:: Vorgegebener Text ::
»»

Lesen bedeutet die Fähigkeit, Zeichen aller Art dechiffrieren, deuten und einordnen zu können. Menschen haben eine ganze Reihe von Methoden entwickelt, unmittelbare Wahrnehmungsprozesse mit medial vermittelten Wahrnehmungsangeboten zu ergänzen. Entwickelt haben sich diese Zeichensprachen aus unterschiedlichen Motiven. Ein Ziel verfolgen jedoch alle diese Bemühungen: Sie sollen helfen, die Flüchtigkeit der Erinnerung zu überwinden und abstrakte Daten, Überlegungen, Regeln, Übereinkünfte, Phantasien etc. festzuhalten, zu fixieren und auszutauschen. Alle Methoden der medialen Kommunikation sind auf zu erlernende Konventionen angewiesen. Um Kommunikate lesen zu können, bedarf es eines äußerst umfangreichen Vorwissens, nicht nur um die einzelnen Zeichen entschlüsseln zu können, sondern noch viel mehr, um sie in jenem sinngemäßen Kontext setzen zu können, der erst eine Botschaft als sinnhältig erkennbar macht. So verbringen immer mehr Menschen wachsende Zeiträume, etwa 15 Jahre ihres Lebens in Schulen, Hochschulen oder Universitäten, um den Umgang mit komplexen Kommunikaten zu erlernen.

««

:: Bereitgestelltes Material ::
»»

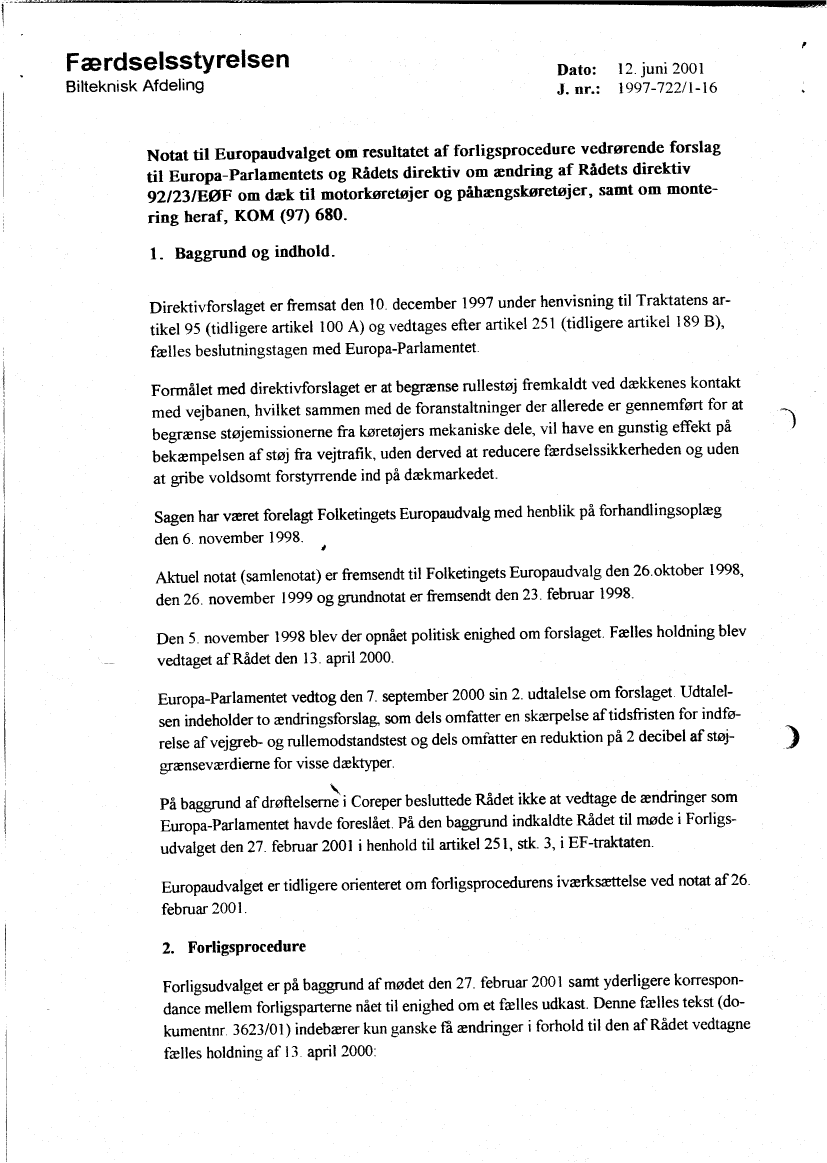 Færdselsstyrelsen
Bilteknisk Afdeling

Dato: 12. juni 2001
J. nr.: 1997-722/1-16

Notat til Europaudvalget om resultatet af forligsprocedure vedrørende forslag til Europa-Parlamentets og Rådets direktiv om ændring af Rådets direktiv 92/23/EØF om dæk til motorkøretøjer og påhængskøretøjer, samt om montering heraf, KOM (97) 680.

1. Baggrund og indhold.

Direktivforslaget er fremsat den 10. december 1997 under henvisning til Traktatens artikel 95 (tidligere artikel 100 A) og vedtages efter artikel 251 (tidligere artikel 189 B), fælles beslutningstagen med Europa-Parlamentet.

Formålet med direktivforslaget er at begrænse rullestøj fremkaldt ved dækkenes kontakt med vejbanen, hvilket sammen med de foranstaltninger der allerede er gennemført for at begrænse støjemissionerne fra køretøjers mekaniske dele, vil have en gunstig effekt på bekæmpelsen af støj fra vejtrafik, uden derved at reducere færdselssikkerheden og uden at gribe voldsomt forstyrrende ind på dækmarkedet.

Sagen har været forelagt Folketingets Europaudvalg med henblik på forhandlingsoplæg den 6. november 1998.

Aktuel notat (samlenotat) er fremsendt til Folketingets Europaudvalg den 26.oktober 1998, den 26. november 1999 og grundnotat er fremsendt den 23. februar 1998.

Den 5. november 1998 blev der opnået politisk enighed om forslaget. Fælles holdning blev vedtaget af Rådet den 13. april 2000.

Europa-Parlamentet vedtog den 7. september 2000 sin 2. udtalelse om forslaget. Udtalelsen indeholder to ændringsforslag, som dels omfatter en skærpelse af tidsfristen for indførelse af vejgreb- og rullemodstandstest og dels omfatter en reduktion på 2 decibel af støjgrænseværdierne for visse dæktyper.

På baggrund af drøftelserne i Coreper besluttede Rådet ikke at vedtage de ændringer som Europa-Parlamentet havde foreslået. På den baggrund indkaldte Rådet til møde i Forligsudvalget den 27. februar 2001 i henhold til artikel 251, stk. 3, i EF-traktaten.

Europaudvalget er tidligere orienteret om forligsprocedurens iværksættelse ved notat af 26. februar 2001.

2. Forligsprocedure

Forligsudvalget er på baggrund af mødet den 27. februar 2001 samt yderligere korrespondance mellem forligsparterne nået til enighed om et fælles udkast. Denne fælles tekst (dokumentnr. 3623/01) indebærer kun ganske få ændringer i forhold til den af Rådet vedtagne fælles holdning af 13. april 2000:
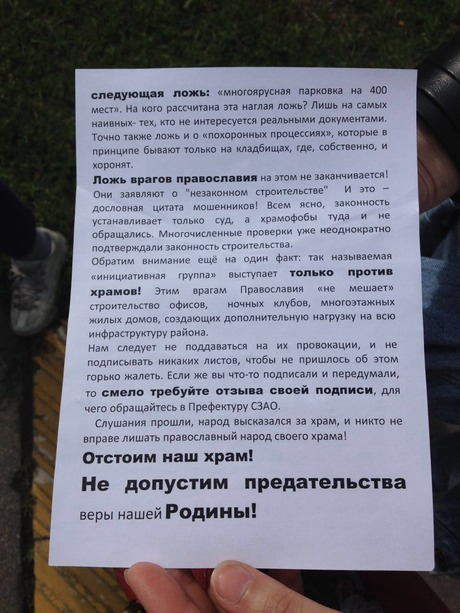 следующая ложь: «многоярусная парковка на 400 мест». На кого рассчитана эта наглая ложь? Лишь на самых наивных- тех, кто не интересуется реальными документами. Точно также ложь и о «похоронных процессиях», которые в принципе бывают только на кладбищах, где, собственно, и хоронят.

Ложь врагов православия на этом не заканчивается! Они заявляют о "незаконном строительстве" И это – дословная цитата мошенников! Всем ясно, законность устанавливает только суд, а храмофобы туда и не обращались. Многочисленные проверки уже неоднократно подтверждали законность строительства.

Обратим внимание ещё на один факт: так называемая «инициативная группа» выступает только против храмов! Этим врагам Православия «не мешает» строительство офисов, ночных клубов, многоэтажных жилых домов, создающих дополнительную нагрузку на всю инфраструктуру района.

Нам следует не поддаваться на их провокации, и не подписывать никаких листов, чтобы не пришлось об этом горько жалеть. Если же вы что-то подписали и передумали, то смело требуйте отзыва своей подписи, для чего обращайтесь в Префектуру СЗАО.

Слушания прошли, народ высказался за храм, и никто не вправе лишать православный народ своего храма!

Отстоим наш храм!

Не допустим предательства веры нашей Родины!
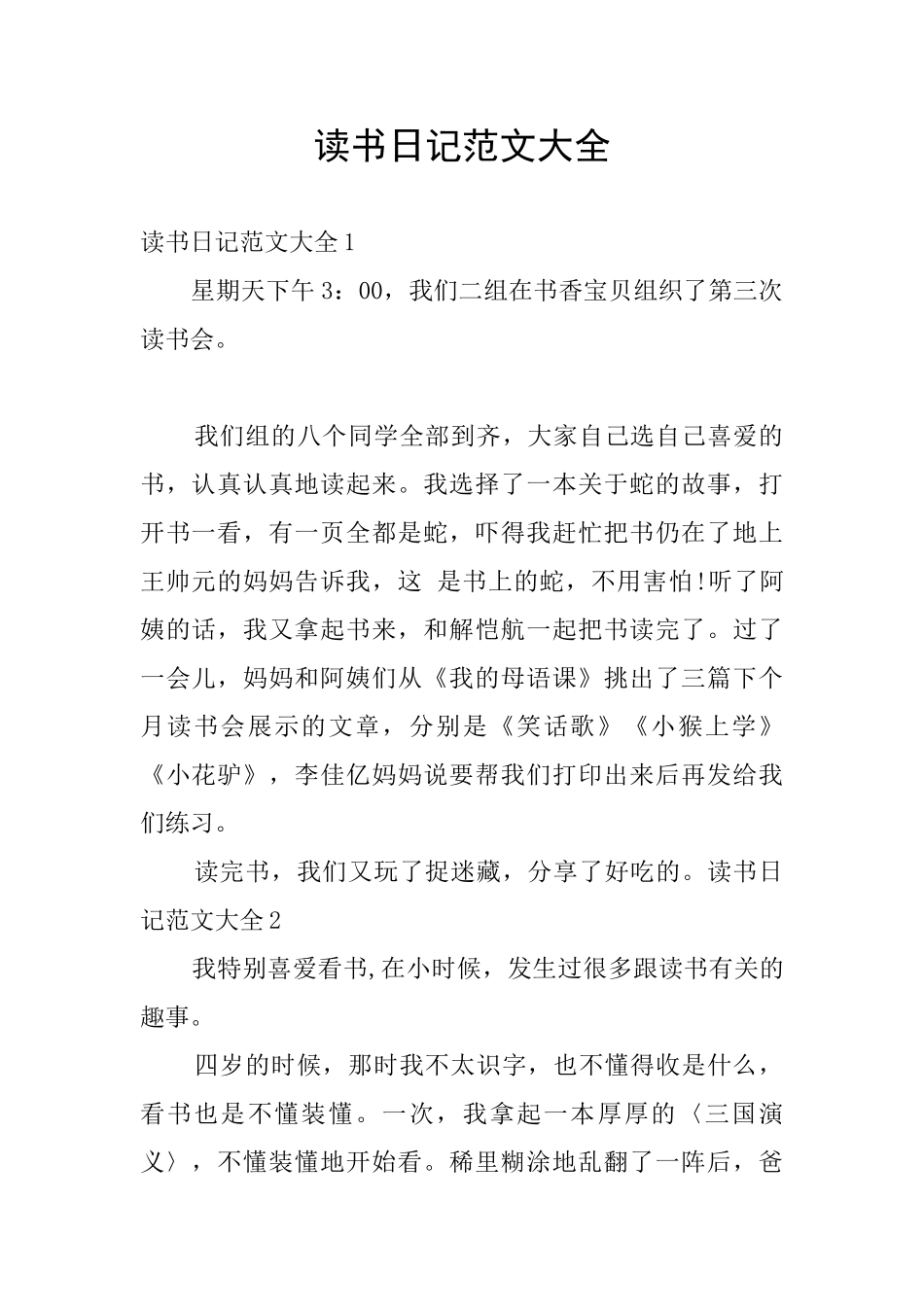 读书日记范文大全

读书日记范文大全1

星期天下午3：00，我们二组在书香宝贝组织了第三次读书会。

我们组的八个同学全部到齐，大家自己选自己喜爱的书，认真认真地读起来。我选择了一本关于蛇的故事，打开书一看，有一页全都是蛇，吓得我赶忙把书仍在了地上王帅元的妈妈告诉我，这 是书上的蛇，不用害怕!听了阿姨的话，我又拿起书来，和解恺航一起把书读完了。过了一会儿，妈妈和阿姨们从《我的母语课》挑出了三篇下个月读书会展示的文章，分别是《笑话歌》《小猴上学》《小花驴》，李佳亿妈妈说要帮我们打印出来后再发给我们练习。

读完书，我们又玩了捉迷藏，分享了好吃的。读书日记范文大全2

我特别喜爱看书,在小时候，发生过很多跟读书有关的趣事。

四岁的时候，那时我不太识字，也不懂得收是什么，看书也是不懂装懂。一次，我拿起一本厚厚的〈三国演义〉，不懂装懂地开始看。稀里糊涂地乱翻了一阵后，爸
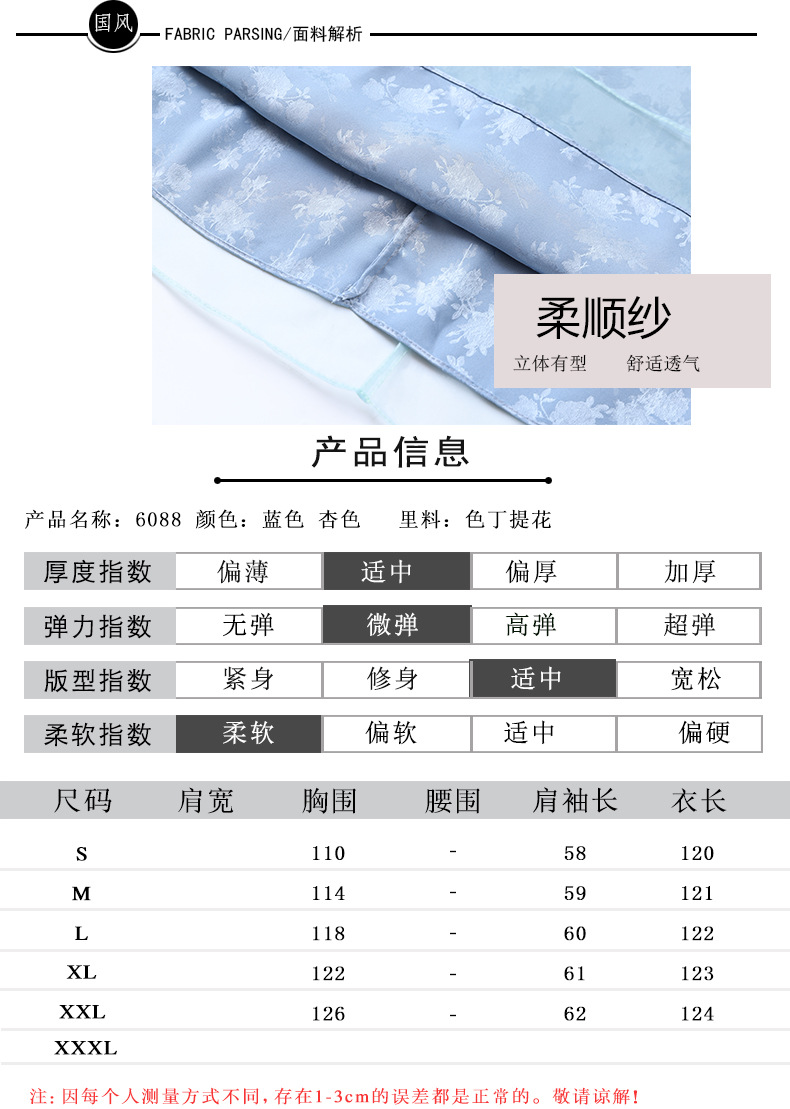 国风 FABRIC PARSING/面料解析

柔顺纱
立体有型 舒适透气

产品信息

产品名称：6088 颜色：蓝色 杏色 里料：色丁提花

厚度指数 偏薄 适中 偏厚 加厚

弹力指数 无弹 微弹 高弹 超弹

版型指数 紧身 修身 适中 宽松

柔软指数 柔软 偏软 适中 偏硬

| 尺码 | 肩宽 | 胸围 | 腰围 | 肩袖长 | 衣长 |
|---|---|---|---|---|---|
| S | | 110 | - | 58 | 120 |
| M | | 114 | - | 59 | 121 |
| L | | 118 | - | 60 | 122 |
| XL | | 122 | - | 61 | 123 |
| XXL | | 126 | - | 62 | 124 |
| XXXL | | | | | |

注：因每个人测量方式不同，存在1-3cm的误差都是正常的。敬请谅解！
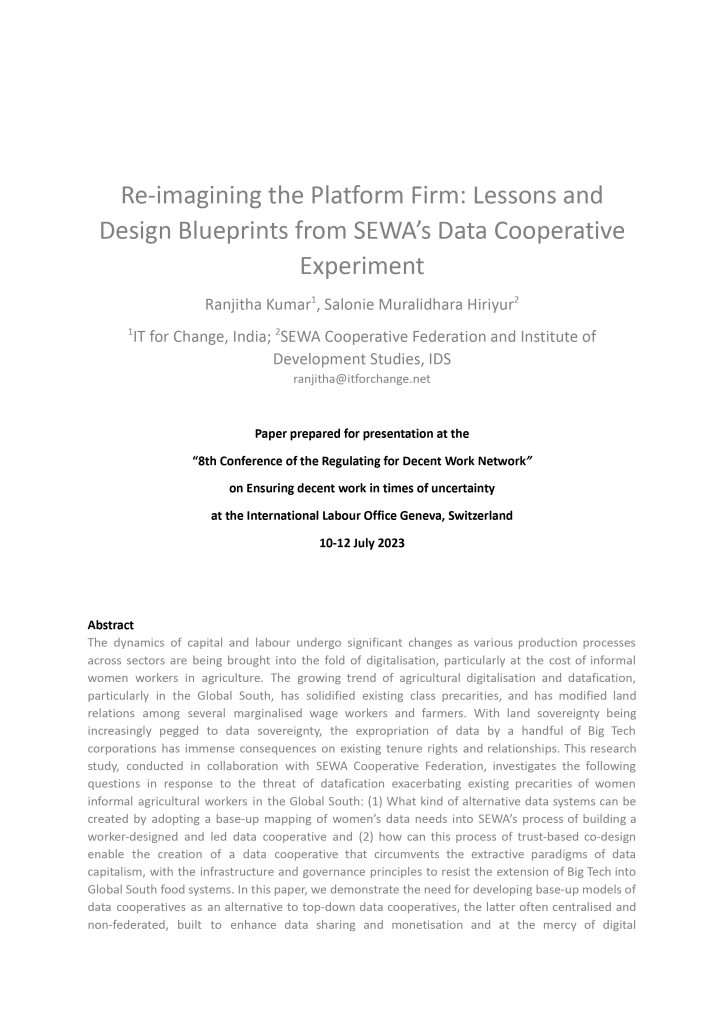 Re-imagining the Platform Firm: Lessons and Design Blueprints from SEWA's Data Cooperative Experiment

Ranjitha Kumar$^1$, Salonie Muralidhara Hiriyur$^2$

$^1$IT for Change, India; $^2$SEWA Cooperative Federation and Institute of Development Studies, IDS

ranjitha@itforchange.net

Paper prepared for presentation at the

"8th Conference of the Regulating for Decent Work Network"

on Ensuring decent work in times of uncertainty

at the International Labour Office Geneva, Switzerland

10-12 July 2023

Abstract

The dynamics of capital and labour undergo significant changes as various production processes across sectors are being brought into the fold of digitalisation, particularly at the cost of informal women workers in agriculture. The growing trend of agricultural digitalisation and datafication, particularly in the Global South, has solidified existing class precarities, and has modified land relations among several marginalised wage workers and farmers. With land sovereignty being increasingly pegged to data sovereignty, the expropriation of data by a handful of Big Tech corporations has immense consequences on existing tenure rights and relationships. This research study, conducted in collaboration with SEWA Cooperative Federation, investigates the following questions in response to the threat of datafication exacerbating existing precarities of women informal agricultural workers in the Global South: (1) What kind of alternative data systems can be created by adopting a base-up mapping of women's data needs into SEWA's process of building a worker-designed and led data cooperative and (2) how can this process of trust-based co-design enable the creation of a data cooperative that circumvents the extractive paradigms of data capitalism, with the infrastructure and governance principles to resist the extension of Big Tech into Global South food systems. In this paper, we demonstrate the need for developing base-up models of data cooperatives as an alternative to top-down data cooperatives, the latter often centralised and non-federated, built to enhance data sharing and monetisation and at the mercy of digital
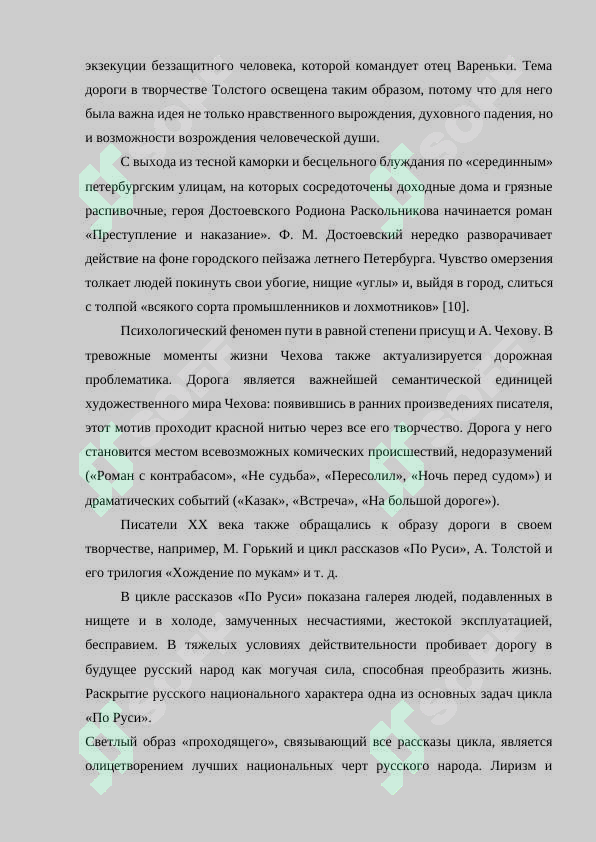 экзекуции беззащитного человека, которой командует отец Вареньки. Тема дороги в творчестве Толстого освещена таким образом, потому что для него была важна идея не только нравственного вырождения, духовного падения, но и возможности возрождения человеческой души.

С выхода из тесной каморки и бесцельного блуждания по «серединным» петербургским улицам, на которых сосредоточены доходные дома и грязные распивочные, героя Достоевского Родиона Раскольникова начинается роман «Преступление и наказание». Ф. М. Достоевский нередко разворачивает действие на фоне городского пейзажа летнего Петербурга. Чувство омерзения толкает людей покинуть свои убогие, нищие «углы» и, выйдя в город, слиться с толпой «всякого сорта промышленников и лохмотников» [10].

Психологический феномен пути в равной степени присущ и А. Чехову. В тревожные моменты жизни Чехова также актуализируется дорожная проблематика. Дорога является важнейшей семантической единицей художественного мира Чехова: появившись в ранних произведениях писателя, этот мотив проходит красной нитью через все его творчество. Дорога у него становится местом всевозможных комических происшествий, недоразумений («Роман с контрабасом», «Не судьба», «Пересолил», «Ночь перед судом») и драматических событий («Казак», «Встреча», «На большой дороге»).

Писатели XX века также обращались к образу дороги в своем творчестве, например, М. Горький и цикл рассказов «По Руси», А. Толстой и его трилогия «Хождение по мукам» и т. д.

В цикле рассказов «По Руси» показана галерея людей, подавленных в нищете и в холоде, замученных несчастиями, жестокой эксплуатацией, бесправием. В тяжелых условиях действительности пробивает дорогу в будущее русский народ как могучая сила, способная преобразить жизнь. Раскрытие русского национального характера одна из основных задач цикла «По Руси».

Светлый образ «проходящего», связывающий все рассказы цикла, является олицетворением лучших национальных черт русского народа. Лиризм и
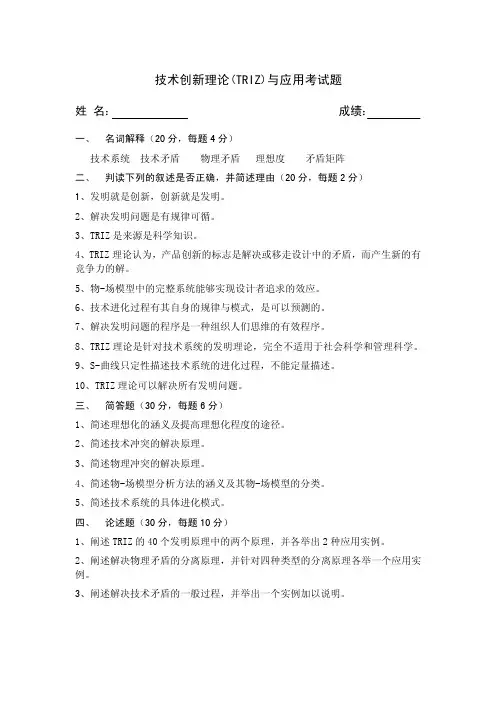 技术创新理论(TRIZ)与应用考试题

姓 名:____________　　　　　　　　成绩:________

一、　名词解释（20 分，每题 4 分）

技术系统　技术矛盾　　物理矛盾　　理想度　　矛盾矩阵

二、　判读下列的叙述是否正确，并简述理由（20 分，每题 2 分）

1、发明就是创新，创新就是发明。

2、解决发明问题是有规律可循。

3、TRIZ 是来源是科学知识。

4、TRIZ 理论认为，产品创新的标志是解决或移走设计中的矛盾，而产生新的有竞争力的解。

5、物-场模型中的完整系统能够实现设计者追求的效应。

6、技术进化过程有其自身的规律与模式，是可以预测的。

7、解决发明问题的程序是一种组织人们思维的有效程序。

8、TRIZ 理论是针对技术系统的发明理论，完全不适用于社会科学和管理科学。

9、S-曲线只定性描述技术系统的进化过程，不能定量描述。

10、TRIZ 理论可以解决所有发明问题。

三、　简答题（30 分，每题 6 分）

1、简述理想化的涵义及提高理想化程度的途径。

2、简述技术冲突的解决原理。

3、简述物理冲突的解决原理。

4、简述物-场模型分析方法的涵义及其物-场模型的分类。

5、简述技术系统的具体进化模式。

四、　论述题（30 分，每题 10 分）

1、阐述 TRIZ 的 40 个发明原理中的两个原理，并各举出 2 种应用实例。

2、阐述解决物理矛盾的分离原理，并针对四种类型的分离原理各举一个应用实例。

3、阐述解决技术矛盾的一般过程，并举出一个实例加以说明。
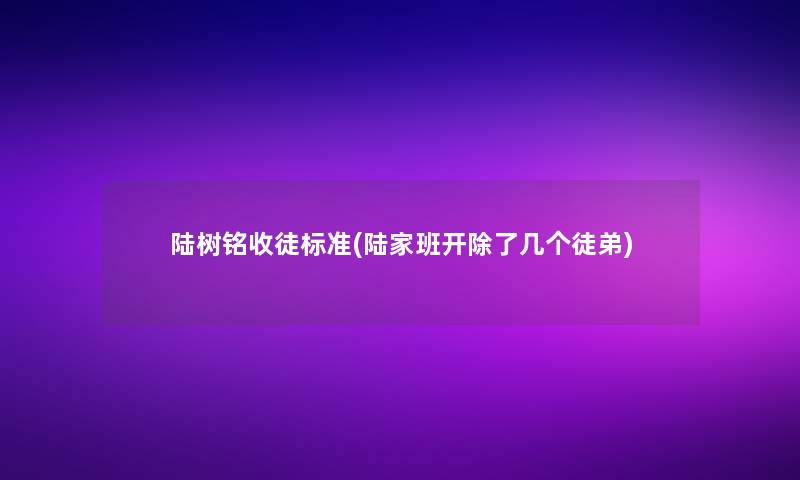 陆树铭收徒标准(陆家班开除了几个徒弟)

««

:: Was zu tun ist ::
Nimm den Text über das Lesen nach seinem letzten Satz wieder auf und schreibe ihn weiter.

:: Deine Antwort ::
„Es sind angeblich 9,5 bis 10 Stunden, die wir hier in Mitteleuropa täglich mit der Nutzung von Medien verbringen.“

Menschen die gerne lesen, schreiben auch immer öfter eigene Texte. Sich mit Texten an eine, wie immer geartete Öffentlichkeit zu richten, ist immer einfacher geworden. Jeder und jede kann heute in Grunde publizieren. Diese Entwicklung führte dazu, dass der Umfang der prinzipiell lesbaren Kommunikate unendlich größer ist, als die verfügbare Zeit, sich mit diesen auch zu beschäftigen. Unser Medienkonsum ist grundsätzlich ausschnitthaft. Gleichzeitig reduzieren wir durch wachsenden Medienkonsum unsere Zeit, die wir einer unmittelbaren Auseinandersetzung mit der wahrnehmbaren Welt widmen könnten, dramatisch. Es sind angeblich 9,5 bis 10 Stunden, die wir hier in Mitteleuropa täglich mit der Nutzung von Medien verbringen. Bei einer durchschnittlichen Schlafdauer von 7 Stunden, würden gerade einmal weitere 7 Stunden verbleiben, um sich mit der uns umgebenden Welt zu beschäftigen, so wir diese Zeit nicht mit Arbeit, Shoppen oder anderen Aktivitäten verbringen, die uns nur einen eingeschränkten Blick auf die Welt erlauben. Davon abgesehen, bestimmen immer mehr Faktoren unser Leben, die sich grundsätzlich unserer unmittelbaren Wahrnehmung entziehen. Die einzige Möglichkeit, die Herkunft und Relevanz einzelner Informationen zu überprüfen, würde in Vergleich unterschiedlichster Quellen bestehen. Da immer mehr Produzenten und Produzentinnen von Medienprodukten in einem wachsenden Wettbewerb zueinander stehen, wächst der Druck permanent neue, spektakuläre und Aufmerksamkeit raubende Informationen zu produzieren. Dadurch entsteht der Eindruck einer beschleunigten Zeit, da eine Meldung die nächste zu jagen scheint. Aus diesem Grunde ziehen sich heute viele in eine mediale Wahrnehmungsblase zurück, um nicht von der Vielfalt der Meinungen erschlagen zu werden.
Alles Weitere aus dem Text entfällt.